In an arena where cutting retorts are favored weapons, a thick skin is vital. Helga is so sure of her own views that even the most sarcastic put-downs -- especially from WBAL's liberal-moderate Allan Prell -- simply bounce off.
"She's uninsultable. No matter what you say, she'll call," said Prell, who views her with bemused tolerance.
Helga said her talk-show debut was in 1994 when the first lady and her daughter, Chelsea, appeared at the Winter Olympics in Norway, "and we [taxpayers] were paying for it."
She said she called the Prell show, "but I didn't know I was on the air yet and I cut loose. He was really nasty." Over the next few weeks, she called Prell 37 times, using different accents and voices, once even imitating a man.
"He finally caught on to me, on my French accent. I guess it was bad," she said.
It becomes an avocation
Having discovered talk radio, Helga decided to make it a hobby and a forum for her conservative views. That led to her talk-show addiction; she calls local or national shows nearly every day.
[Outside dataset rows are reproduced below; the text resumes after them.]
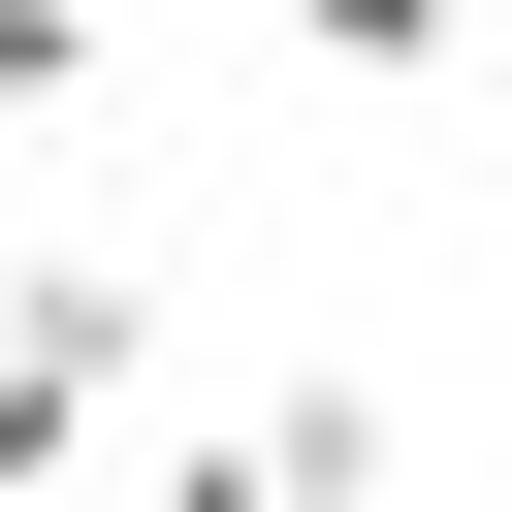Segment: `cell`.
Wrapping results in <instances>:
<instances>
[{
	"mask_svg": "<svg viewBox=\"0 0 512 512\" xmlns=\"http://www.w3.org/2000/svg\"><path fill=\"white\" fill-rule=\"evenodd\" d=\"M128 416H160V256H32L0 288V480H64Z\"/></svg>",
	"mask_w": 512,
	"mask_h": 512,
	"instance_id": "cell-1",
	"label": "cell"
},
{
	"mask_svg": "<svg viewBox=\"0 0 512 512\" xmlns=\"http://www.w3.org/2000/svg\"><path fill=\"white\" fill-rule=\"evenodd\" d=\"M96 96V0H0V128H64Z\"/></svg>",
	"mask_w": 512,
	"mask_h": 512,
	"instance_id": "cell-3",
	"label": "cell"
},
{
	"mask_svg": "<svg viewBox=\"0 0 512 512\" xmlns=\"http://www.w3.org/2000/svg\"><path fill=\"white\" fill-rule=\"evenodd\" d=\"M448 32H480V0H288V64H352V96H416Z\"/></svg>",
	"mask_w": 512,
	"mask_h": 512,
	"instance_id": "cell-2",
	"label": "cell"
}]
</instances>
Even the hosts she jousts with concede that Helga does her homework. She reads politics, history and religion voraciously, studies newspapers, watches television news-maker shows and keeps her information handy in a box of thick files.
"She's informed, articulate and wrong," Prell concluded.
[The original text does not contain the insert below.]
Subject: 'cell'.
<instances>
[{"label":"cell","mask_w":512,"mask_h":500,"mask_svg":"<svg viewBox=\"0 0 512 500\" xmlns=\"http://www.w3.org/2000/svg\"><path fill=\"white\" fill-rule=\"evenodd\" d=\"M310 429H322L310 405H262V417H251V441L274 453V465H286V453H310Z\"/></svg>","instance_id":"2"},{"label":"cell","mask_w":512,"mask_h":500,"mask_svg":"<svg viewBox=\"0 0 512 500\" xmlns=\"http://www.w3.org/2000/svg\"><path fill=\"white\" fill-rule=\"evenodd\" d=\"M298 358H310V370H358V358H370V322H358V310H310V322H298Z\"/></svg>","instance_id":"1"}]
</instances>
Helga has debated welfare reform with former New York Gov. Mario Cuomo and called shows in Washington and elsewhere. She hasn't reached Rush Limbaugh or Larry King yet, but vows: "I'll keep trying; I'll call anyone who has an 800 number."
Helga, who came to the United States from Germany at age 7, is rTC married to a retired Army engineer. The mother of two children and grandmother of one, a bi-racial child, Helga describes herself as a born-again Christian Zionist American, a life member of Hadassah and vehemently antiracist and antiabortion.
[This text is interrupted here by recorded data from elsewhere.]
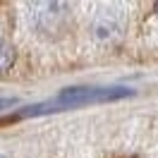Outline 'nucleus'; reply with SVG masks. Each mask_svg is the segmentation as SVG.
Returning <instances> with one entry per match:
<instances>
[{
	"instance_id": "f257e3e1",
	"label": "nucleus",
	"mask_w": 158,
	"mask_h": 158,
	"mask_svg": "<svg viewBox=\"0 0 158 158\" xmlns=\"http://www.w3.org/2000/svg\"><path fill=\"white\" fill-rule=\"evenodd\" d=\"M132 96V89L122 86H77V89H65L60 91L53 101H46L41 106L27 110V115H41V113H53L60 108H77L86 103H103V101H118Z\"/></svg>"
},
{
	"instance_id": "f03ea898",
	"label": "nucleus",
	"mask_w": 158,
	"mask_h": 158,
	"mask_svg": "<svg viewBox=\"0 0 158 158\" xmlns=\"http://www.w3.org/2000/svg\"><path fill=\"white\" fill-rule=\"evenodd\" d=\"M31 10H34V24L39 31L58 34L62 29L65 12H67L65 2H39V5H31Z\"/></svg>"
},
{
	"instance_id": "7ed1b4c3",
	"label": "nucleus",
	"mask_w": 158,
	"mask_h": 158,
	"mask_svg": "<svg viewBox=\"0 0 158 158\" xmlns=\"http://www.w3.org/2000/svg\"><path fill=\"white\" fill-rule=\"evenodd\" d=\"M125 31V17L118 10H103L96 12V17L91 22V34L98 41H113L120 39Z\"/></svg>"
},
{
	"instance_id": "20e7f679",
	"label": "nucleus",
	"mask_w": 158,
	"mask_h": 158,
	"mask_svg": "<svg viewBox=\"0 0 158 158\" xmlns=\"http://www.w3.org/2000/svg\"><path fill=\"white\" fill-rule=\"evenodd\" d=\"M12 62H15V50H12V46L5 39H0V72L10 69Z\"/></svg>"
},
{
	"instance_id": "39448f33",
	"label": "nucleus",
	"mask_w": 158,
	"mask_h": 158,
	"mask_svg": "<svg viewBox=\"0 0 158 158\" xmlns=\"http://www.w3.org/2000/svg\"><path fill=\"white\" fill-rule=\"evenodd\" d=\"M15 103H17L15 98H0V113H2V110H7V108H12Z\"/></svg>"
},
{
	"instance_id": "423d86ee",
	"label": "nucleus",
	"mask_w": 158,
	"mask_h": 158,
	"mask_svg": "<svg viewBox=\"0 0 158 158\" xmlns=\"http://www.w3.org/2000/svg\"><path fill=\"white\" fill-rule=\"evenodd\" d=\"M156 12H158V5H156Z\"/></svg>"
},
{
	"instance_id": "0eeeda50",
	"label": "nucleus",
	"mask_w": 158,
	"mask_h": 158,
	"mask_svg": "<svg viewBox=\"0 0 158 158\" xmlns=\"http://www.w3.org/2000/svg\"><path fill=\"white\" fill-rule=\"evenodd\" d=\"M0 158H2V156H0Z\"/></svg>"
}]
</instances>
Prell believes Helga's persistence goes beyond a hobby. "She needs acceptance. I think she spends more time thinking about being on the radio than I do." But, he said, she's welcome "as long as she remains entertaining."
Her favorite political target is the Clinton administration, so she and Prell play a game: He baits her and she sets an ambush.
"I kind of lay in wait for Allan. When something negative about Clinton comes up, I call," Helga said.
"She's there in her own little world, Helga-world," Prell said as he opened a recent skirmish.
"It hasn't been a good couple of weeks for the Clintons, has it?" she asked.
"You mean the GOP charges?" Prell replied. "Anti-Clinton people believe everything Al D'Amato says and everything the Clintons say is a lie. No matter what exculpatory material comes up the Clintons are lying, is that it?"
"The facts don't lie," Helga retorted. Prell hung up.
But it's not all "serious" political controversy between the two.
When Prell went to Las Vegas on holiday, fill-in personality Max Weiss held a Prell imitation contest. Helga called, as "Aldina," Prell's cousin. She said Prell's wife, "Sparky" had called her to come to Las Vegas because "he was out of control, pretending to be a one-armed bandit and yelling, 'feed me, feed me.' "
Prell was so amused that he broadcast the tape after his return from holiday.
Banned but not boring
Ron Smith, Prell's conservative colleague at WBAL, is no longer amused by Helga, however. He banned her from his show in January.
Helga was a regular caller "but after a time, we determined that she detracted from the show rather than added to it," Smith said. "She would indulge in repeated personal attacks on me. I don't do that to callers and I don't tolerate it."
Helga denies attacking Smith. She says he kicked her off his air "because he doesn't like anyone to disagree with him."
Helga's warmest reception has been from WCBM's largely conservative line-up, but they recall some fierce debates with the Westminster grandmother.
Les Kinsolving, who calls his show "uninhibited radio," has tangled with her over abortion and capital punishment. His liberal stand on both issues collides head-on with Helga's strict conservative views.
That's the best part, Kinsolving said. "She's absolutely splendid, enormously stimulating, and she has never ever been dull."